L'interrogativo principale è legato ai motivi di una reazione nel Vecchio continente tanto violenta e immediata da superare quella del mercato americano. La risposta più scontata è che in un mondo iper-globalizzato le decisioni dei principali policy maker si propagano a livello sistemico. Vero. Ma solo in parte. Perché, nell'immediato, nulla cambia. La banca centrale Usa continuerà ad acquistare asset per 85 miliardi di dollari al mese almeno fino al prossimo dicembre. Da gennaio dovrebbe poi iniziare il cosiddetto tapering, cioè la rimozione graduale degli stimoli economici, mentre in base al ruolino di marcia l'exit strategy sarà perfezionata a metà del 2014. A patto, però, che trovino conferma le previsioni dell'istituto di Washington sulla riduzione del tasso di disoccupazione dall'attuale 7,6% al 6,5%. Per essere centrato, l'obiettivo dovrà essere sostenuto dal passo di crescita dell'economia. E la crescita in maggio di appena lo 0,1% del Superindice, il “barometro“ che segnala l'evoluzione congiunturale nell'arco dei prossimi sei mesi, sembra contraddire il cauto ottimismo di Bernanke.
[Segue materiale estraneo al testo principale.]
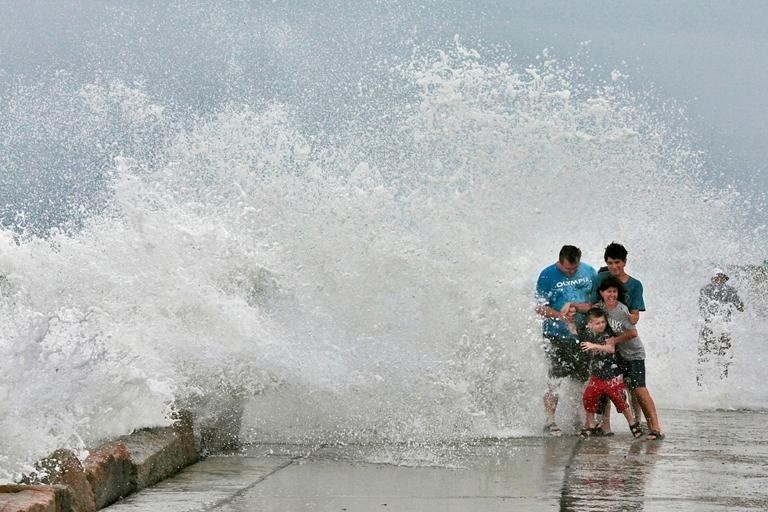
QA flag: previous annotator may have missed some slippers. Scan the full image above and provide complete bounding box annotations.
[646,431,664,440]
[544,423,561,436]
[578,427,614,441]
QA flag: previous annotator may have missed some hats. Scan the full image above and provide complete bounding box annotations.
[711,268,729,282]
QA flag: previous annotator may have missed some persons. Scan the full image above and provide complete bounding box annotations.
[533,240,666,441]
[696,267,744,391]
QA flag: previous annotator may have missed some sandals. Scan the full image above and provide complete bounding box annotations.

È evidente che nella risposta dei mercati c'è una forte componente psicologica. Ma non solo. Il quantitative easing è stato finora per l'Europa una specie di coperta di Linus, capace di coprire le assenze della Bce. Alla logica del QE Draghi si è sempre sottratto, ed è impensabile che l'Eurotower possa raccogliere il testimone della Fed ora che le elezioni in Germania sono dietro l'angolo. Di mezzo, però, c'è ancora tutta l'estate.

Un periodo tradizionalmente infido per i mercati, in cui gli investitori potrebbero prendere il largo dagli asset made in Eurolandia. Soprattutto se dovessero percepire che il bazooka Omt di Draghi è solo un fucile scarico.